● **Task objective**: One number is the whole answer: the tally of lines in the records that include the word "sourceMappingURL".

(Collected data)
_____
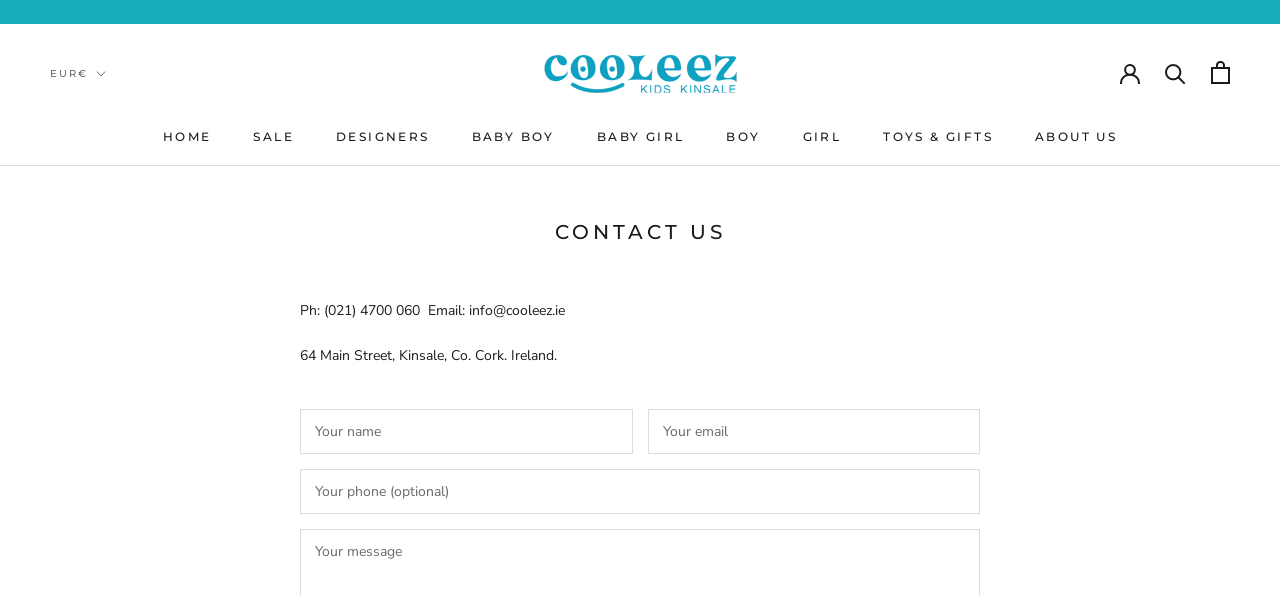

--- FILE ---
content_type: text/css
request_url: https://www.cooleez.ie/cdn/shop/t/2/assets/custom.scss.css?v=33580724817798817571587998964
body_size: -6
content:
.footer-credits{width:100%;display:flex;justify-content:space-between;border-top:1px solid #EEE;padding-top:30px}.Footer__Inner+.Footer__Aside{margin-top:0}.powered-by-mbl{margin-bottom:0;margin-top:0}.powered-by-mbl p{margin:0;font-size:12px;color:#454545}.powered-by-mbl p a{padding-left:32px;background:transparent url(milkbottle.png) no-repeat 3px 5px;background-size:24px;padding-top:10px;padding-bottom:10px;color:#454545}.powered-by-mbl p a:hover{text-decoration:underline}ul.Footer__PaymentList.HorizontalList li.HorizontalList__Item{display:inline-block;margin:0 0 0 2px}@media only screen and (max-width: 830px){.footer-credits{flex-direction:column}.footer-credits div{margin-bottom:10px}.Footer__PaymentList{margin-top:25px}}button.Cart__Checkout{padding-left:20px}svg.checkout-lock{height:20px;width:auto;margin-left:0;margin-right:15px}button.Cart__Checkout:hover svg.checkout-lock path{fill:#3f9c9f}.klaviyo_styling{max-width:none}.klaviyo-form-wrap.klaviyo_form_actions{text-align:left;display:block;position:relative;margin-top:20px}.klaviyo_styling input[type=email]{border:solid 1px #ccc;border-radius:3px;padding:7px 9px;width:100%;height:45px;color:#6a6a6a;font-size:14px;line-height:20px;font-family:Nunito Sans}.klaviyo_styling .klaviyo_submit_button{background-color:#3f9c9f;cursor:pointer;padding:10px 18px;margin:0;font-size:12px;line-height:1;height:34px;border:none;color:#fff;font-weight:700;border-radius:3px;position:absolute;top:6px;right:8px;font-family:Nunito Sans;font-weight:400;text-transform:uppercase;letter-spacing:.2em}.klaviyo_styling .klaviyo_messages .error_message{color:#fff;margin-top:10px;text-shadow:none;display:inline-block}.klaviyo_styling .klaviyo_messages .success_message{margin-top:20px;color:#127931}
/*# sourceMappingURL=/cdn/shop/t/2/assets/custom.scss.css.map?v=33580724817798817571587998964 */


--- FILE ---
content_type: text/javascript
request_url: https://www.cooleez.ie/cdn/shop/t/2/assets/custom.js?v=183944157590872491501587211403
body_size: -609
content:
//# sourceMappingURL=/cdn/shop/t/2/assets/custom.js.map?v=183944157590872491501587211403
_____
● **Response area**: 2